Data-enabled integrative analysis for fine mapping and interpretation of associated genetic variants
While there has been many advances in incorporating prior information into prioritization of associated variants in genome-wide and molecular association studies, functional annotation data rarely played more than an indirect role in assessing evidence for association in these approaches. This talk is organized around our recent work on generating large-scale annotation data for single nucleotide variants and their model-based integration into fine mapping of quantitative and molecular traits.

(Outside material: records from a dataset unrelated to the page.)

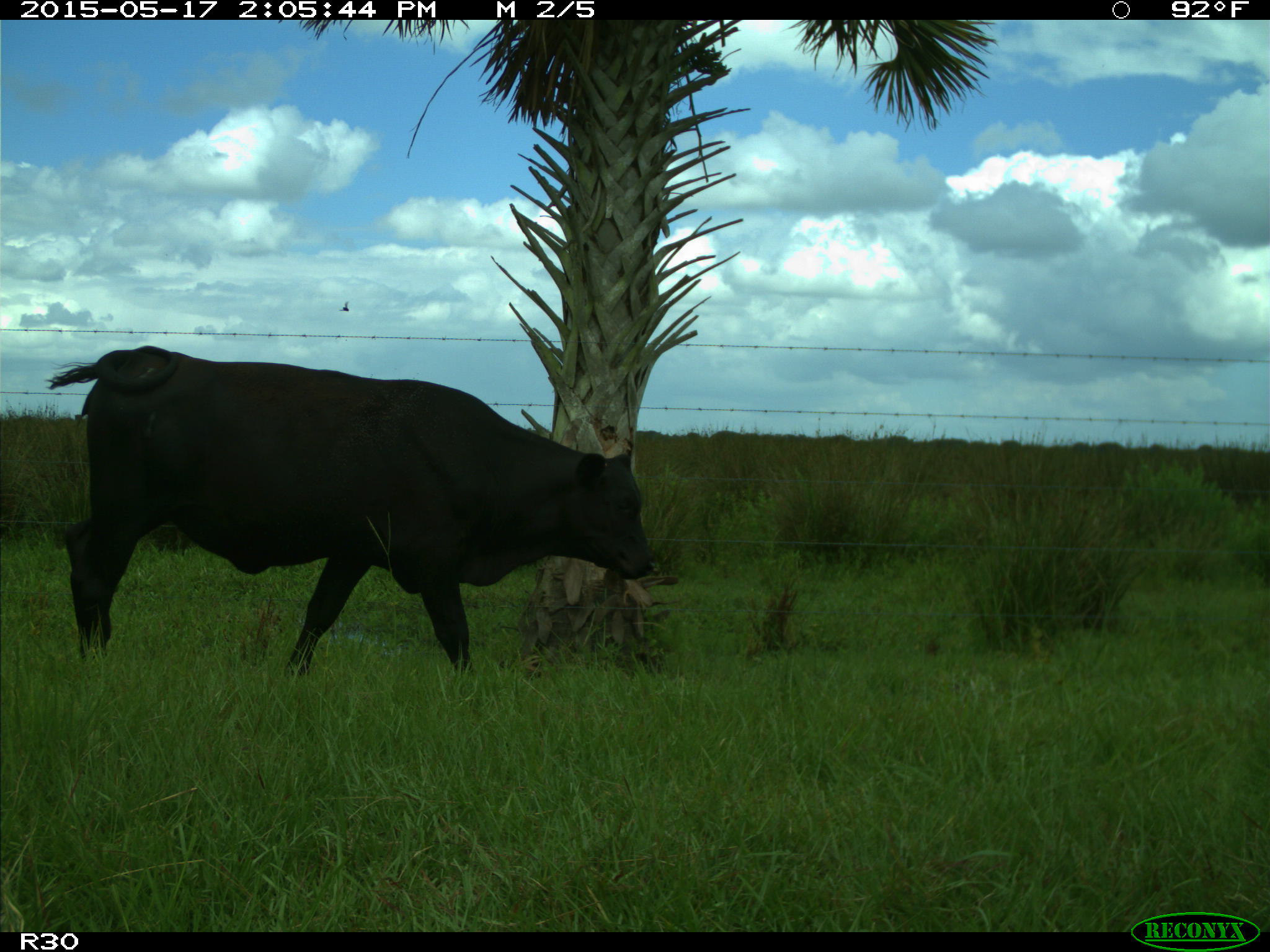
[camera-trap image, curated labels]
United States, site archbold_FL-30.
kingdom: Animalia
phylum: Chordata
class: Mammalia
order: Artiodactyla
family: Bovidae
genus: Bos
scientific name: Bos taurus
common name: domestic cow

Dr. Dan Knights is a computational microbiologist. He is a professor in the Department of Computer Science and Engineering and the Biotechnology Institute at the University of Minnesota. Dan received his B.A. from Middlebury College, and his PhD from the University of Colorado, both in Computer Science and Computational Biology, followed by a post-doctoral fellowship at Harvard. His research uses data mining and machine learning to link microbial and human genomic data to human disease. Dan has co-authored articles in top multidisciplinary journals. In 2015 he was named a McKnight Land-Grant Professor by the University of Minnesota.

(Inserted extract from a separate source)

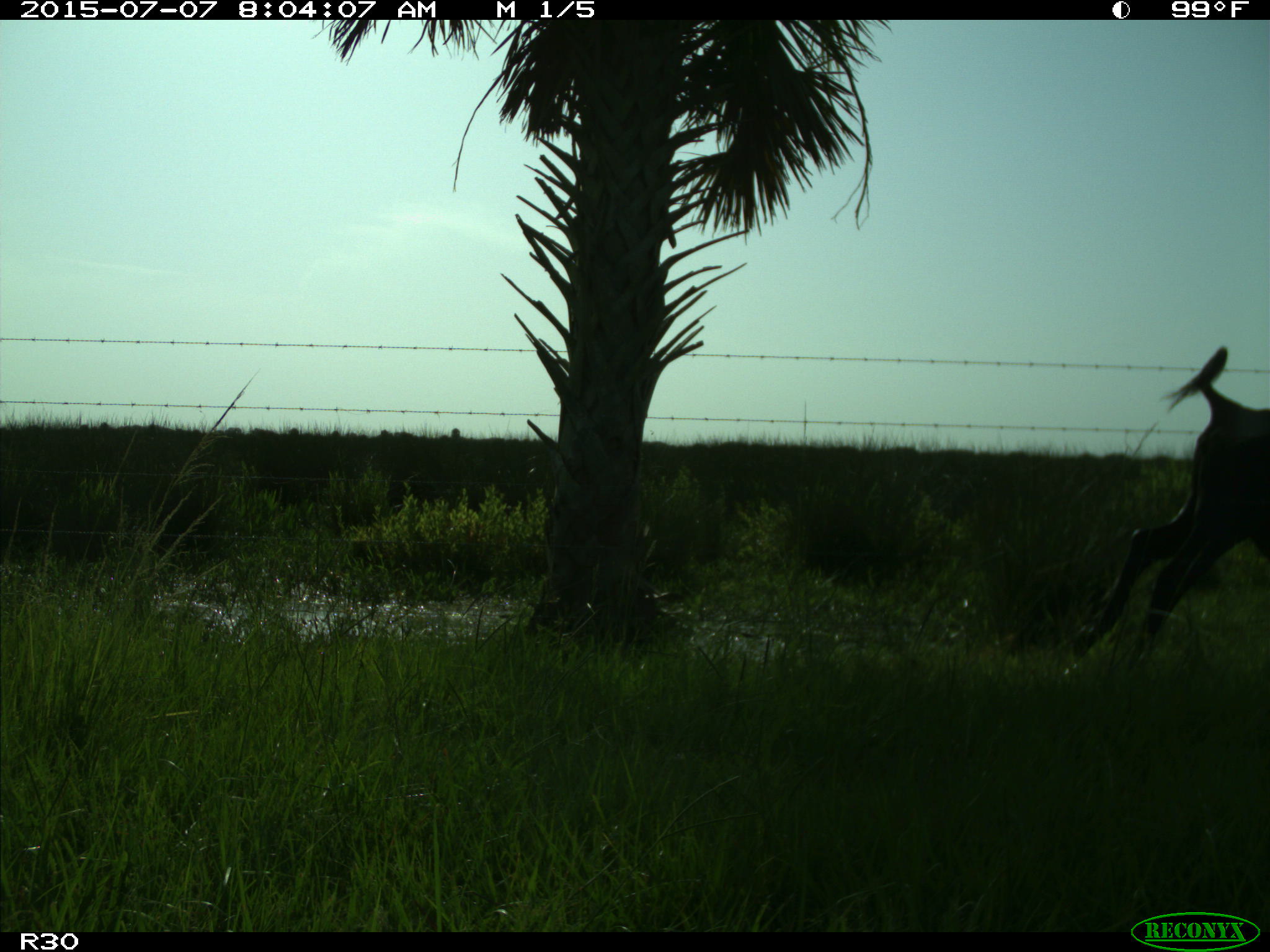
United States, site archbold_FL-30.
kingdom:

Less is More: Extracting features from shallow sequencing data
Microbiomes are complex and highly variable, requiring analysis of massive quantities of microbial DNA from biological samples. Unfortunately, clinical microbiome researchers often have to choose between having high-resolution data, via deep shotgun sequencing, or having larger sample sizes, via affordable but low-resolution marker gene sequencing. Using real examples in clinical microbiome studies, this talk discusses methods for increasing power using larger studies with shallow shotgun metagenomics sequencing.
Reading the fossil record of a cancer
During carcinogenesis, cells accumulate 1000s of somatic DNA mutations. Driver mutations bestow fitness advantages that lead to selective sweeps that increase that frequency of mutated cells compared to those lacking the driver. These sweeps also increase the frequency of passenger mutations accumulated since the last such sweep. These mutation "fossils" have little impact on cell function but reflect the mutational processes that generated them. Both their type (i.e., A to C) and genomic locations depend on both what caused the mutation, e.g., UV light, and also the chromatin state of the cell that acquired it. I will describe machine learning approaches to (i) group mutations into subclones associated with different sweeps, (ii) reconstruct the phylogenies of these subclones, and (iii) to analyze these groups to infer properties of the historical cell environment in which these mutations accumulated. The ultimate goal of this work is to reconstruct the dynamic cell environments as a normal cell progressively transforms into a cancerous one.